Sütünü Bile Kendi Üretiyor Saray Muhallebicisi’nin 86 Yıllık Öyküsü

Storybox / Özel Röportaj

Yaklaşık 86 yıl önce Kasımpaşa’da küçük bir dükkanda başlayan Saray Muhallebicisi bugün İstanbul’da 18 şubeye ulaşmış durumda. Ürünlerde kullandıkları sütünü temin etmek için Türkiye’nin en büyük manda çiftliğini kuran Saray Muhallebicisi’nin bir asıra yaklaşan öyküsünü ve yeni nesille birlikte yenilenen gelecek planlarını Yönetim Kurulu Başkanı Ahmet Topbaş anlattı…

Saray Muhallebicisi kendi sektöründe Türkiye’nin en köklü ve bilinen markalarından. Ülkemizde baklavacıların tarihi çok daha eskilere gidebilirken sütlü tatlı üreticileri arasında en eskilerden birisi olan Saray Muhallebicisi’nin hikayesi 1935 yılında Kasımpaşa’da Topbaş ailesinin babasının kurduğu küçük bir dükkanda başlıyor.
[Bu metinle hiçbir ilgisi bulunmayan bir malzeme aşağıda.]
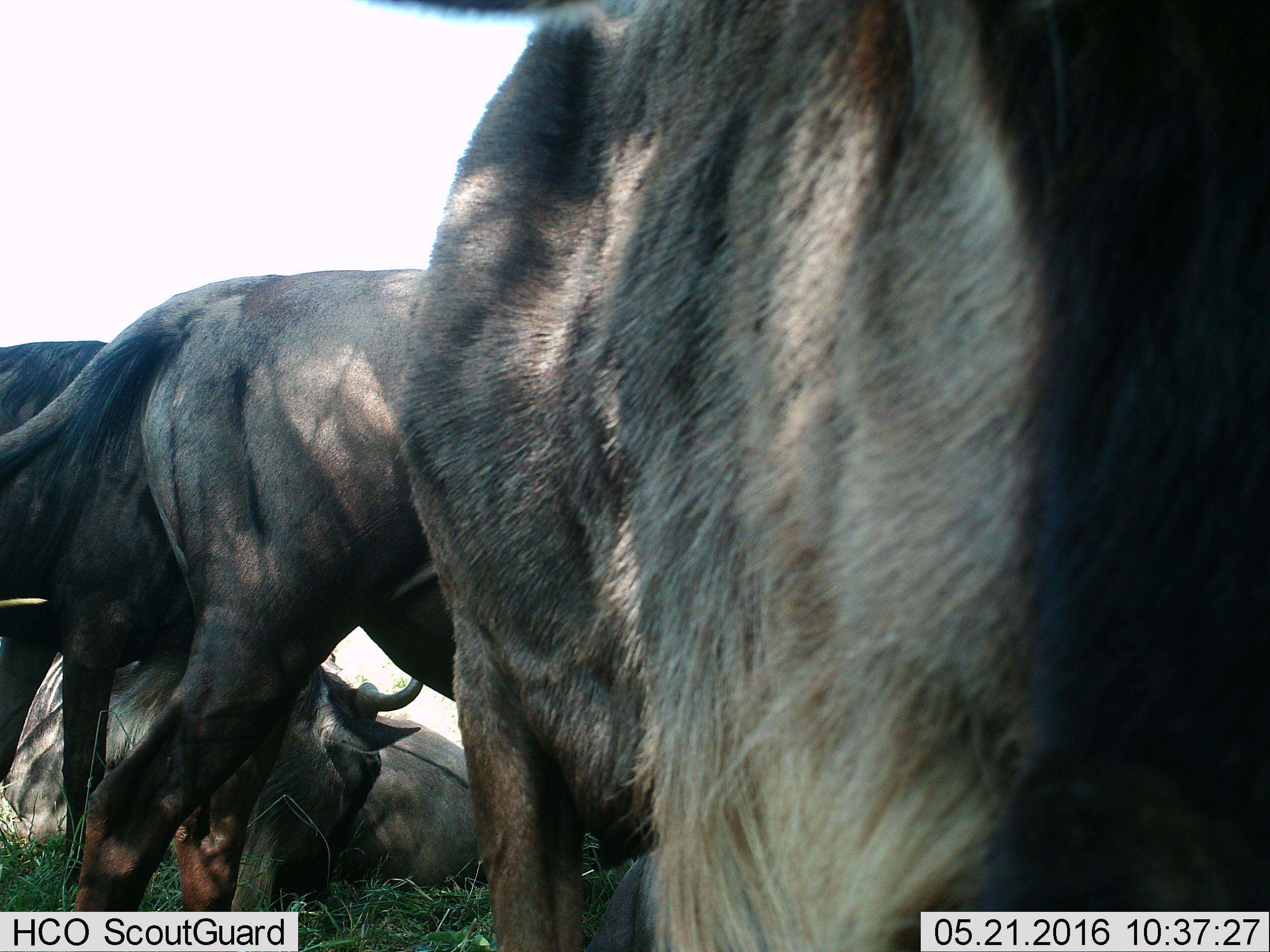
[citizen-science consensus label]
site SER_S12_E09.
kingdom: Animalia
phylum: Chordata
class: Mammalia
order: Artiodactyla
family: Bovidae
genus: Connochaetes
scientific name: Connochaetes taurinus taurinus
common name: blue wildebeest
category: wildebeestblue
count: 4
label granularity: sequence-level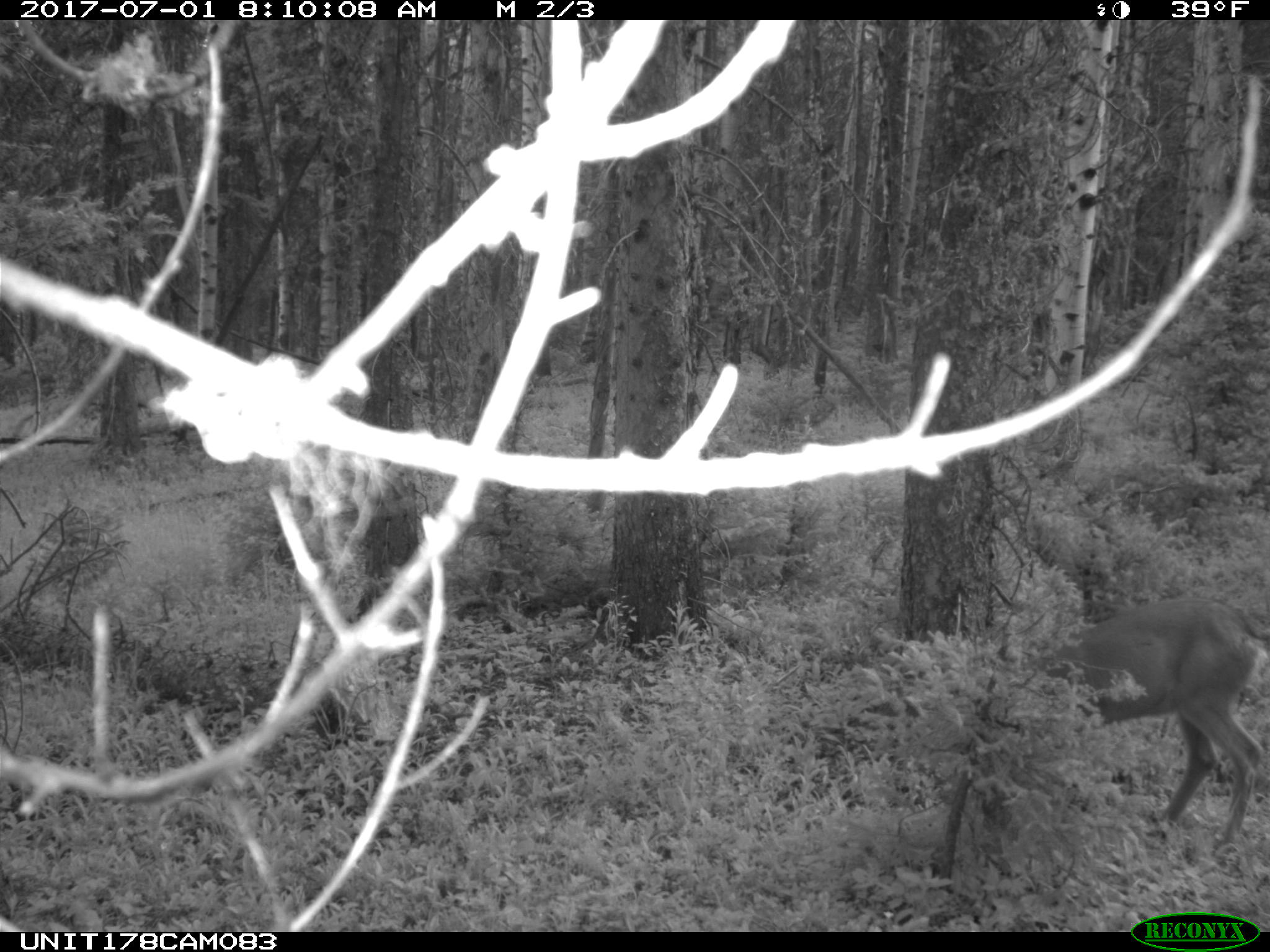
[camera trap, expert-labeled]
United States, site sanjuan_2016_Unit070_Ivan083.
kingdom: Animalia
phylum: Chordata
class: Mammalia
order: Artiodactyla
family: Cervidae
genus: Odocoileus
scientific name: Odocoileus hemionus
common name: mule deer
Odocoileus hemionus (mule deer).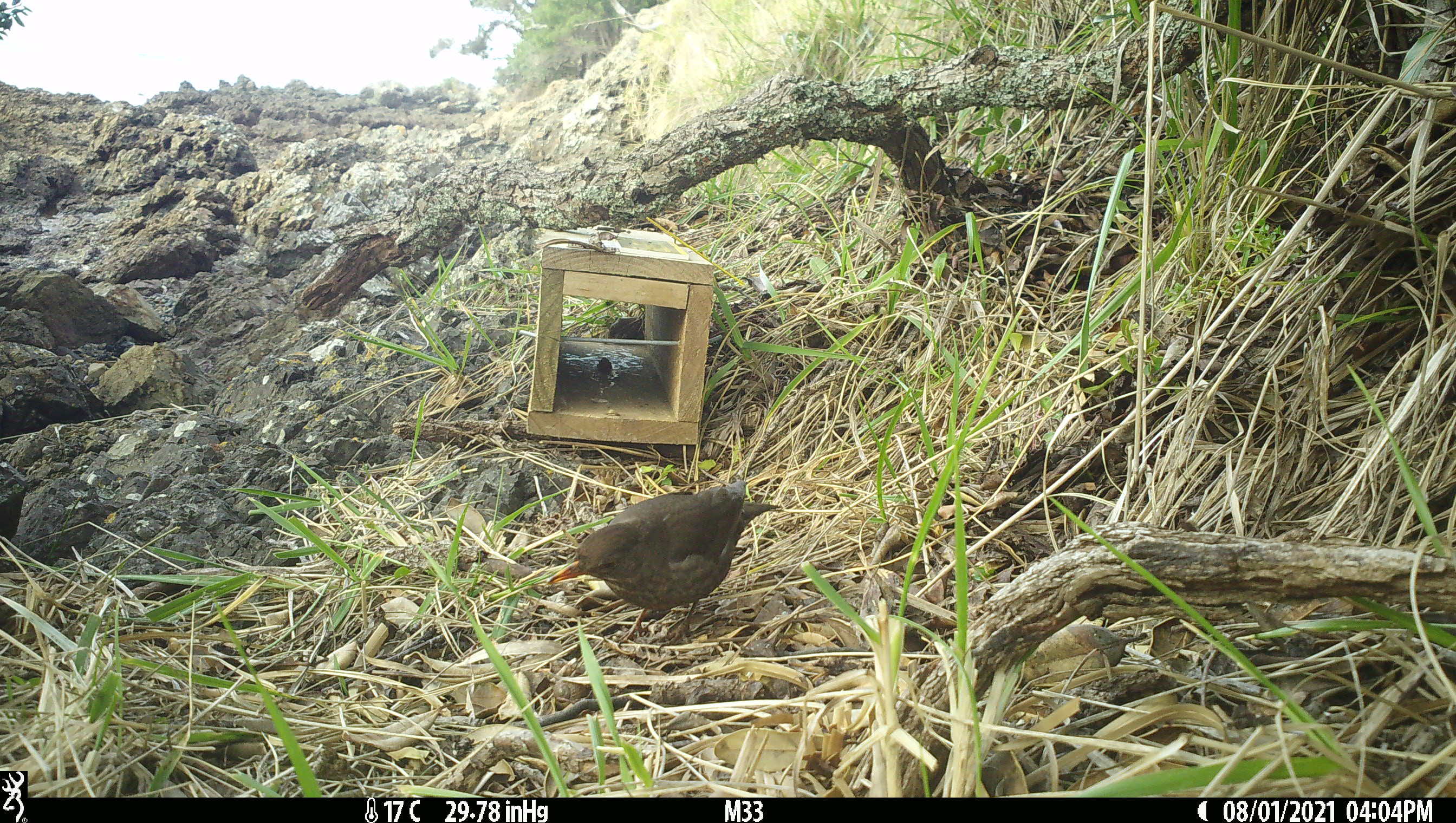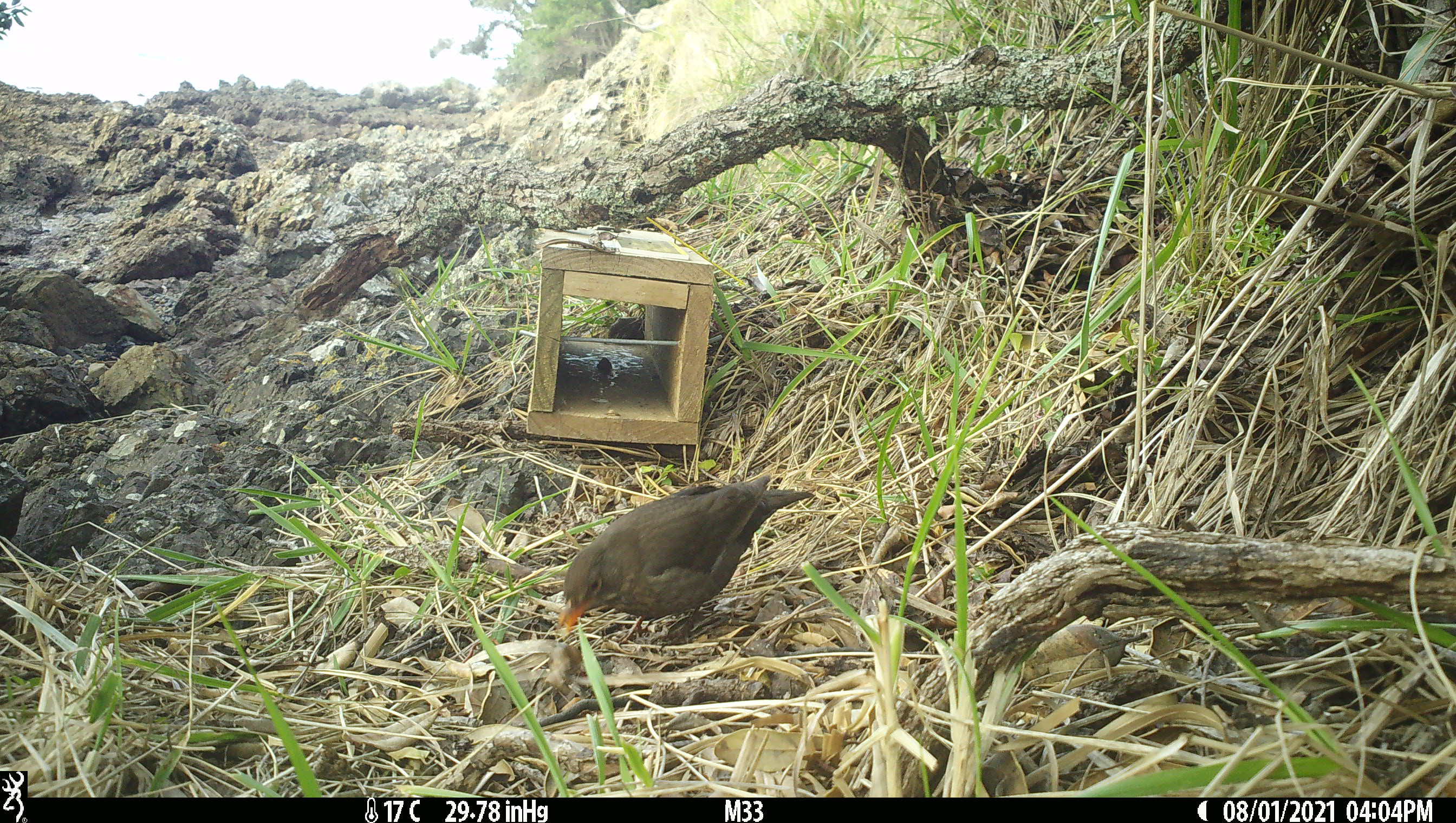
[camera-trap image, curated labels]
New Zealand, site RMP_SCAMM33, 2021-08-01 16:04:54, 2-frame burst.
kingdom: Animalia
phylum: Chordata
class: Aves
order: Passeriformes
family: Turdidae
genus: Turdus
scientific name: Turdus philomelos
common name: song thrush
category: thrush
Artvin’den gelen babasının öncesinde 7 sene bir sütlü tatlıcıda çalıştığını ve işi burada öğrendiğini anlatan Yönetim Kurulu Başkanı Ahmet Topbaş, daha sonra da kendi dükkanını açarak yolculuğa başladığını belirtiyor. Topbaş, babasını “Çok iyi sütlü ustasıydı, baktığı zaman ne olduğunu çok iyi anlardı. Çok iyi baklava, börek ustasıydı. Bazen evde su böreği açardı yerdik, çok kaliteli yapardı.” sözleriyle anıyor.

Saray Muhallebicisi’nin hikayesini anlatan Ahmet Topbaş, 1954 yılında İstanbul’da doğuyor. Rahmetli abisi Kadir Topbaş da İstanbul’da 13 sene belediye başkanlığı yapmış bir isim. Saray Muhallebicisi’nin hikayesini anlatırken onun da ismini anmadan geçmek olmaz.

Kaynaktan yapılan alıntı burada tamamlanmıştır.